Yaşar Kemal Kültür Merkezi'nde gerçekleştirilen program, Sarıyer TV tarafından hazırlanan, EÇADEM'de eğitim gören engellilerin ve ailelerinin hayatındaki değişiklikleri anlattıkları video gösterimiyle başladı ve ilk panel Moderatörlüğünü Koç Üniversitesi Hemşirelik Yüksekokulu'nda Öğretim Görevlisi olan Prof. Ayşe Ferda Ocakcı'nın yaptığı Engelli Çocuk ve Ailesine Sunulan Eğitim Hizmetleri oldu. Panelistlerden Rehber öğretmen İlham Khalilov, Kağıthane RAM Müdürü Metin Onur ve Şehit Üstteğmen Ali Büyükdicle Engelli Okulu ve İş Eğitimi Merkezi Müdürü Handan Taşdemir, engelli ailelerin katıldığı sempozyumda kendi alanlarında uzman oldukları konularda önemli bilgiler verdi.

Türkiye'de Engelli Eğitimi

Türkiye'de engelli eğitimini anlatan ilk panelist İlham Kalilov, İlköğretim ve Ortaöğretim Kurumlarını anlatan konuşmasına diğer ülkelerden örnekler vererek devam etti. Türkiye'de engelli çocuğun, engel türüne ve derecesine göre çeşitli şekillerde eğitim alabileceğini söyleyen Kalilov, uzmanlar tarafından yapılan değerlendirmeyle hafif veya hafif-orta düzeyde engeli olan ve normal okulda eğitim alabilecek çocuklar, diğer yaşıtlarıyla aynı okulda kaynaştırma eğitimine veya özel eğitim sınıfına yönlendirilirken, engeli orta veya orta-ağır düzeyde ise çocuk açısından daha faydalı olacaksa ilgili özel eğitim sınıfı ya da eğitim okuluna kayıt olabileceklerini anlattı.
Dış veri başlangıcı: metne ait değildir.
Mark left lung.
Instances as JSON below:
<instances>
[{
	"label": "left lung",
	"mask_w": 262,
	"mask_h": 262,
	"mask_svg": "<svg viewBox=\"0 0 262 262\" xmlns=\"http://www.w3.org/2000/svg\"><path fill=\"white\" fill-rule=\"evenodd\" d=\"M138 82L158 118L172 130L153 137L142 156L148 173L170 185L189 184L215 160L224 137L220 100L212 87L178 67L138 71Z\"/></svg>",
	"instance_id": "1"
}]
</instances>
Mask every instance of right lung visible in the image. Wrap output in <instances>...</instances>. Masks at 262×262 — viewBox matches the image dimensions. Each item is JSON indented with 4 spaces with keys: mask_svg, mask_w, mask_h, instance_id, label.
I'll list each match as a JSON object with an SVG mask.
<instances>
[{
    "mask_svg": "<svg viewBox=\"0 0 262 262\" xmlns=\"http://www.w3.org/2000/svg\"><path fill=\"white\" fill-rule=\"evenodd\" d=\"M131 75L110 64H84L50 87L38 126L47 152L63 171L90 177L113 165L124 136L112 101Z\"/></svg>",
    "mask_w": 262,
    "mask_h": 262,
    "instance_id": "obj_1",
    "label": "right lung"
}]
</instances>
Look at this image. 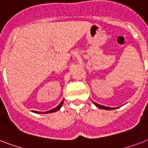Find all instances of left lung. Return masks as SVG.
I'll list each match as a JSON object with an SVG mask.
<instances>
[{"label":"left lung","mask_w":148,"mask_h":148,"mask_svg":"<svg viewBox=\"0 0 148 148\" xmlns=\"http://www.w3.org/2000/svg\"><path fill=\"white\" fill-rule=\"evenodd\" d=\"M93 103H95L97 108H101V109H103V110H114V109H115L114 108H109V107H105V106L100 105V104H98V103H95V102H93Z\"/></svg>","instance_id":"8db88e82"}]
</instances>
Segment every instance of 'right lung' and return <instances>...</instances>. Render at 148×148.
<instances>
[{
  "label": "right lung",
  "mask_w": 148,
  "mask_h": 148,
  "mask_svg": "<svg viewBox=\"0 0 148 148\" xmlns=\"http://www.w3.org/2000/svg\"><path fill=\"white\" fill-rule=\"evenodd\" d=\"M63 103H64V102H63V101H61L59 105L57 106V107H56L55 108H53V109H51V110H48V111H45V112H40V111H35V110H34L33 112L36 113V114H49V113L55 112V111H58V110H60V108H61V106H62Z\"/></svg>",
  "instance_id": "right-lung-1"
}]
</instances>
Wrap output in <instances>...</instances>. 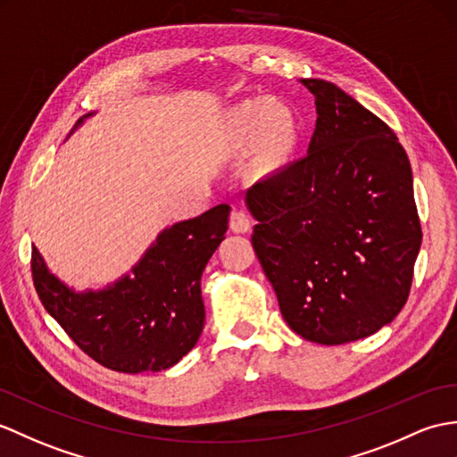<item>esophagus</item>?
Returning <instances> with one entry per match:
<instances>
[{"instance_id":"34e87169","label":"esophagus","mask_w":457,"mask_h":457,"mask_svg":"<svg viewBox=\"0 0 457 457\" xmlns=\"http://www.w3.org/2000/svg\"><path fill=\"white\" fill-rule=\"evenodd\" d=\"M251 218L243 210H233L229 216V228L233 233H247L251 229Z\"/></svg>"}]
</instances>
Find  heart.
Here are the masks:
<instances>
[{"instance_id": "b5f03b06", "label": "heart", "mask_w": 457, "mask_h": 457, "mask_svg": "<svg viewBox=\"0 0 457 457\" xmlns=\"http://www.w3.org/2000/svg\"><path fill=\"white\" fill-rule=\"evenodd\" d=\"M226 132L236 147L259 142L261 159L277 167L288 159L300 140V120L288 104L270 99H249L228 114Z\"/></svg>"}]
</instances>
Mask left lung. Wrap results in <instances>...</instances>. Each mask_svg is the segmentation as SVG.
<instances>
[{"label":"left lung","mask_w":457,"mask_h":457,"mask_svg":"<svg viewBox=\"0 0 457 457\" xmlns=\"http://www.w3.org/2000/svg\"><path fill=\"white\" fill-rule=\"evenodd\" d=\"M300 81L315 130L307 155L247 190L251 243L292 331L353 343L409 298L422 241L411 163L394 130L341 87Z\"/></svg>","instance_id":"8db88e82"}]
</instances>
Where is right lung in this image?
Returning a JSON list of instances; mask_svg holds the SVG:
<instances>
[{
	"label": "right lung",
	"instance_id": "obj_1",
	"mask_svg": "<svg viewBox=\"0 0 457 457\" xmlns=\"http://www.w3.org/2000/svg\"><path fill=\"white\" fill-rule=\"evenodd\" d=\"M93 114H85L78 126ZM229 210L218 204L165 228L130 272L101 290L70 288L33 247L38 298L71 341L104 368L124 374L171 368L203 333L200 277L226 239Z\"/></svg>",
	"mask_w": 457,
	"mask_h": 457
}]
</instances>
Özel Eğitim Merkezleri'nin Engelliler İçin Önemi

Daha önce bir çok toplantıya katıldığını fakat EÇADEM Sempozyumu'nu çok anlamlı bulduğunu söyleyerek konuşmasına başlayan Kağıthane RAM Müdürü Metin Onur, özel eğitim kurumlarını ele aldı. Özel eğitim hizmetlerinin verildiği yerlerden biri özel eğitim ve rehabilitasyon merkezleri olduğunu katılımcılara anlatan Onur, ‘'Eğitimin temel sorunun entelektüel sınırlılıktır'' diyerek özel eğitim gerektiren bireylerin engellilik halinin ortadan kaldırılmasını ya da etkilerinin en az seviyeye indirilerek yeteneklerinin en üst seviyeye çıkarılmasını yani yaşam becerilerinin gelişmesi için özel eğitim merkezlerinin öneminden bahsetti.
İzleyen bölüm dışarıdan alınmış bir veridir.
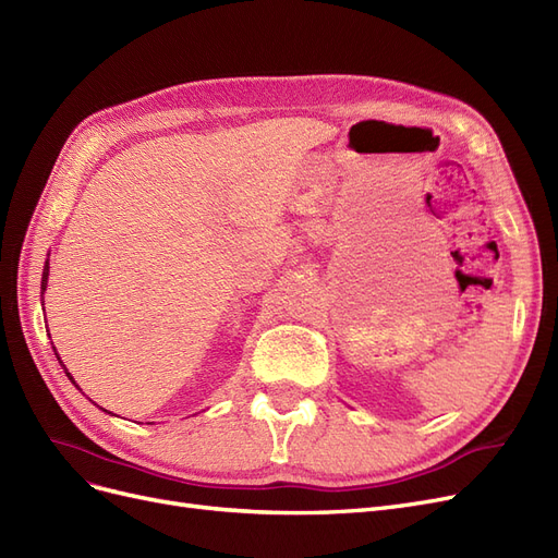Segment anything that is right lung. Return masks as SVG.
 <instances>
[{
  "mask_svg": "<svg viewBox=\"0 0 558 558\" xmlns=\"http://www.w3.org/2000/svg\"><path fill=\"white\" fill-rule=\"evenodd\" d=\"M48 271H50V266H48V262H46V268H44V280H40V290H46V284H48ZM59 359V356H57ZM69 375V373H66ZM71 377V375H69ZM73 379V377H71Z\"/></svg>",
  "mask_w": 558,
  "mask_h": 558,
  "instance_id": "obj_1",
  "label": "right lung"
}]
</instances>
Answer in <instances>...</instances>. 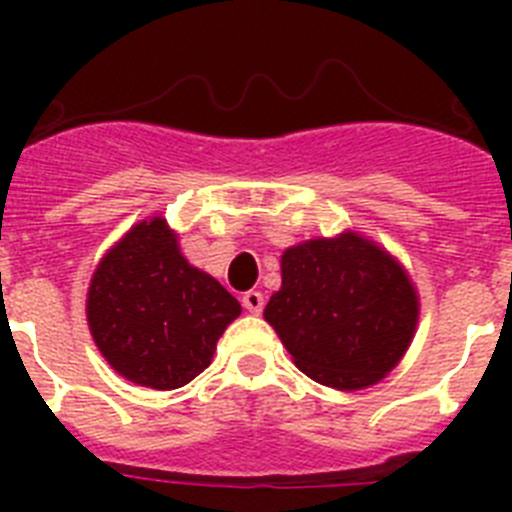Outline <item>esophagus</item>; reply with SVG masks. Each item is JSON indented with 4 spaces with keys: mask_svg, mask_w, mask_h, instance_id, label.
<instances>
[{
    "mask_svg": "<svg viewBox=\"0 0 512 512\" xmlns=\"http://www.w3.org/2000/svg\"><path fill=\"white\" fill-rule=\"evenodd\" d=\"M241 302L248 312H253V315H259V312L264 310V295H261L259 289H248L246 295L241 297Z\"/></svg>",
    "mask_w": 512,
    "mask_h": 512,
    "instance_id": "34e87169",
    "label": "esophagus"
}]
</instances>
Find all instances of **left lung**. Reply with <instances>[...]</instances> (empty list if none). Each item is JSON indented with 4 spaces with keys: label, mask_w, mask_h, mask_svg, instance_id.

'Engelli Bireyleri Topluma Kazandırmanın En Önemli Yolu Onları İş Sahibi Yapmaktır''

Engellilerde Meslek Eğitim konusunu anlatan Şehit Üstteğmen Ali Büyükdicle Engelli Okulu ve İş Eğitimi Merkezi Müdürü Handan Taşdemir ise, bireylerin yaşamlarını devam ettirebilmeleri için bir işe sahip olmak zorunda olduğunu söyledi ve tüm toplum için gerekli olan bu durum özellikle engelliler için daha da önemli olduğu belirtti. Taşdemir; ‘'Engelli bireyleri topluma kazandırmanın en önemli yolu onları eğitmek ve bir iş sahibi yapmaktır‘' diyerek bu konuda yerel yönetimlerin rolünün azımsanamaz olduğunu dile getirdi ve Sarıyer Belediyesi'nde de bunun en güzel örneği olduğunu söyledi.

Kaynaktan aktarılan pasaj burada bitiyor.